I apologize if this question is too vague for here.
The advantages of creating methods for generics from the core of R include:
Ease of Use. Users of your package already familiar with those generics will have less to remember making it easier to use your package. They might even be able to do a certain amount without reading the documentation. If you come up with your own names then they must discover and remember new names which is an added cognitive burden.
Leverage Existing Functionality. Also any other functions that make use of generics you create methods for can then automatically use yours as well; otherwise, they would have to be changed. For example, AIC uses logLik.
A disadvantage is that the generic involves the extra level of dispatch and if logLik is in the inner loop of an optimization there could be an impact (although possibly not material). In that case you could check the performance of calling the generic vs. calling the method directly and use the latter if it makes a significant difference.
Regarding the case that your function has a completely different purpose than the generic in the core of R, then it might be more confusing than helpful so you might, in that case, not create a method but have your own function name.

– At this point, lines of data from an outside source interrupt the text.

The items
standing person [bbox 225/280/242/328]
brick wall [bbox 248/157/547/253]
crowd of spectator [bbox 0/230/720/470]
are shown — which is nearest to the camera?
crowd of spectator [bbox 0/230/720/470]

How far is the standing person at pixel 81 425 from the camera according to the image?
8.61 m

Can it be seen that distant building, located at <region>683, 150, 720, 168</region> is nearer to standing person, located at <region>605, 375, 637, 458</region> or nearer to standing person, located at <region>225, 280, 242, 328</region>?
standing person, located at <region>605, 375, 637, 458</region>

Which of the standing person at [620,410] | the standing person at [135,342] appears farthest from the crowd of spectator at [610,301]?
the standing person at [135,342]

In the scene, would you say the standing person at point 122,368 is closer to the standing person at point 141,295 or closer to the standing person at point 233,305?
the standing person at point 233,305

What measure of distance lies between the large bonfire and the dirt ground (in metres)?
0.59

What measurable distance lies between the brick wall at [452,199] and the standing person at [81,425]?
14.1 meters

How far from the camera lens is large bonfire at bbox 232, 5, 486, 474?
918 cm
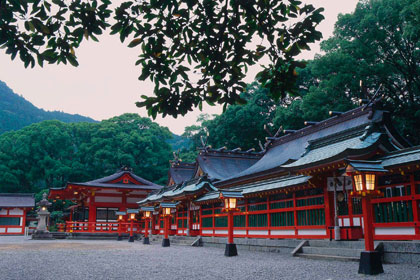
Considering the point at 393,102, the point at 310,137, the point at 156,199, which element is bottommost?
the point at 156,199

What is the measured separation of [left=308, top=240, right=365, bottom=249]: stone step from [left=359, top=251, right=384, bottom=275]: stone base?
2.77m

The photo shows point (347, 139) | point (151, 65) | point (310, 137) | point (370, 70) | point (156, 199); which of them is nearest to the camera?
point (151, 65)

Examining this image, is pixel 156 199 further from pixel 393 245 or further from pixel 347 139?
pixel 393 245

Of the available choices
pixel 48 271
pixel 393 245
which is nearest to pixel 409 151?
pixel 393 245

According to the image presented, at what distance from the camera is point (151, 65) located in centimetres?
540

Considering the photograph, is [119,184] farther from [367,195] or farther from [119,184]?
[367,195]

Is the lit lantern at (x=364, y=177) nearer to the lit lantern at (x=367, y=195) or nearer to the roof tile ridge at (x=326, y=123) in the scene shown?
the lit lantern at (x=367, y=195)

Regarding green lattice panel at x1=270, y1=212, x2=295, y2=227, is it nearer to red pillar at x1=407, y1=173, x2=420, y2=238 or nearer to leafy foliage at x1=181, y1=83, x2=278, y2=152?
red pillar at x1=407, y1=173, x2=420, y2=238

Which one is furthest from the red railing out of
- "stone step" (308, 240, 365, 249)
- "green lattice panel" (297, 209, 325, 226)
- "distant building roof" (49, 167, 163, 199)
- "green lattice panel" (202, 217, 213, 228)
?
"stone step" (308, 240, 365, 249)

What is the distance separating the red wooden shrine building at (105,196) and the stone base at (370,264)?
1100 inches

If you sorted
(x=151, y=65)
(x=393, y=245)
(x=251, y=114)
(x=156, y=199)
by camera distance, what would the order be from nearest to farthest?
(x=151, y=65), (x=393, y=245), (x=156, y=199), (x=251, y=114)

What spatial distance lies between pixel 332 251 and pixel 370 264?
3.76m

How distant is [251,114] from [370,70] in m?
17.9

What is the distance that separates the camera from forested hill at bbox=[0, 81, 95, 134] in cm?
8888
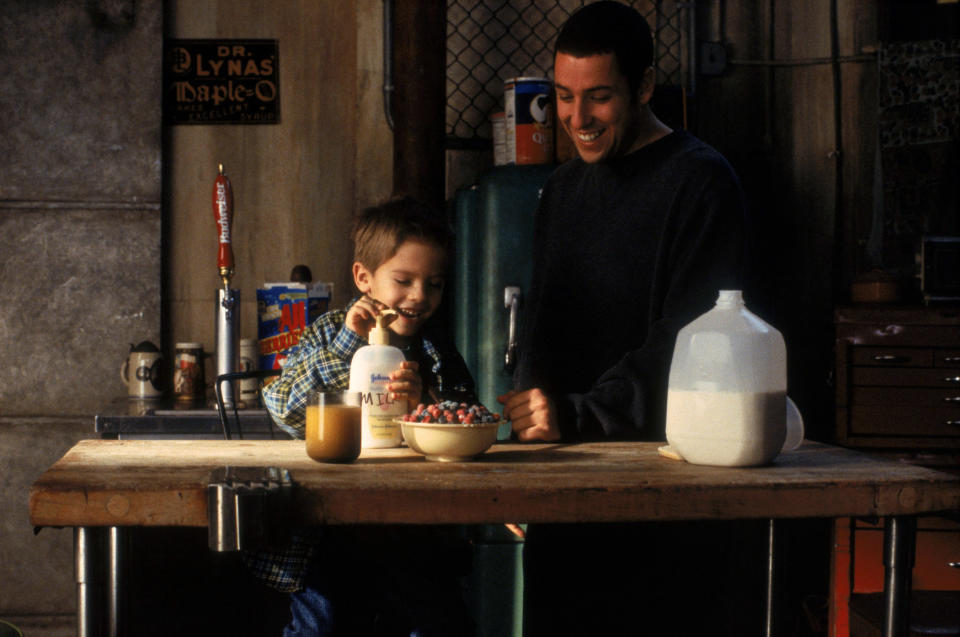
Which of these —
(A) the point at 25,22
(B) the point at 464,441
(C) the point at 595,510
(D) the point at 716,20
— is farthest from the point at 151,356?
(D) the point at 716,20

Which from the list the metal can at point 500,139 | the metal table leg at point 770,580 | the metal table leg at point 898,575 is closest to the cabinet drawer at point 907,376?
the metal can at point 500,139

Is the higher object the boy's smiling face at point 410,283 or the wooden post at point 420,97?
the wooden post at point 420,97

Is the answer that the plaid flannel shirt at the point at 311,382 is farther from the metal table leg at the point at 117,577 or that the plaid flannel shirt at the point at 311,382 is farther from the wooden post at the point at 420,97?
the wooden post at the point at 420,97

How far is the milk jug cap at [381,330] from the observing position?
144cm

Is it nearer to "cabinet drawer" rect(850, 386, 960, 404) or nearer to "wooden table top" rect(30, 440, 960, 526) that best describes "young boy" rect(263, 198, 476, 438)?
"wooden table top" rect(30, 440, 960, 526)

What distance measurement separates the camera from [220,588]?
2.69 meters

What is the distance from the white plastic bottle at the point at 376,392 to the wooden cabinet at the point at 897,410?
1855 mm

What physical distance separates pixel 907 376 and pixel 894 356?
2.9 inches

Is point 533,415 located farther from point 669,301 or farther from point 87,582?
point 87,582

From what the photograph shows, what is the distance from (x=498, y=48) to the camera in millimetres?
3369

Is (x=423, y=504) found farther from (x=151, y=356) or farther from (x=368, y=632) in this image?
(x=151, y=356)

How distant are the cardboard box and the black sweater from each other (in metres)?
1.15

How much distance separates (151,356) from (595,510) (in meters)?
2.06

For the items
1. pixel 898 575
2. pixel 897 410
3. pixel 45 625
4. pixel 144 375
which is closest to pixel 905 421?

You might want to read the zoo Design manual (see link to zoo Design under Vignettes near the bottom of that page) which discusses the design ideas that went into the zoo package. These include the idea being discussed here.
EDIT: Added disadvantates.
good question.
I'll split your Question into two parts; here's the first one:
i]s there really any other point in [making functions generic]?
Well, this pattern is usually invoked when the develper doesn't know the object class for every object he/she expects a user to pass in to the method under consideration.
And because of this uncertainty, this design pattern (which is called overloading in many other languages) is invokved, and which requires R to evaluate the object class, then dispatch that object to the appropriate method given the object type.
The second part of your Question: [i]n this case I shouldn't use [the generic function] right?
To try to give you an answer useful beyond the detail of your Question, consider what happens to the original method when you call setGeneric, passing that method in.
the original function body is replaced with code for performing a top-level dispatch based on type of object passed in. This replaces the original function body, which just slides down one level so that it becomes the default method that the top level (generic) function dispatches to.
showMethods() will let you see all of those methods which are called by the newly created dispatch function (generic function).
And now for one huge disadvantage:
Ease of MISUse:
Users of your package already familiar with those generics might do a certain amount without reading the documentation.
And therein lies the fallacy that components, reusable objects, services, etc are an easy panacea for all software challenges.
And why the overwhelming majority of software is buggy, bloated, and operates inconsistently with little hope of tech support being able to diagnose your problem.
There WAS a reason for static linking and small executables back in the day. But this generation of code now, get paid now, debug later if ever, before the layoffs/IPO come, has no memory of the days when code actually worked very reliably and installation/integration didn't require 200$/hr Big 4 consultants or hackers who spend a week trying to get some "simple" open source product installed and productively running.
But if you want to continue the tradition of writing ever shorter function/method names, be my guest.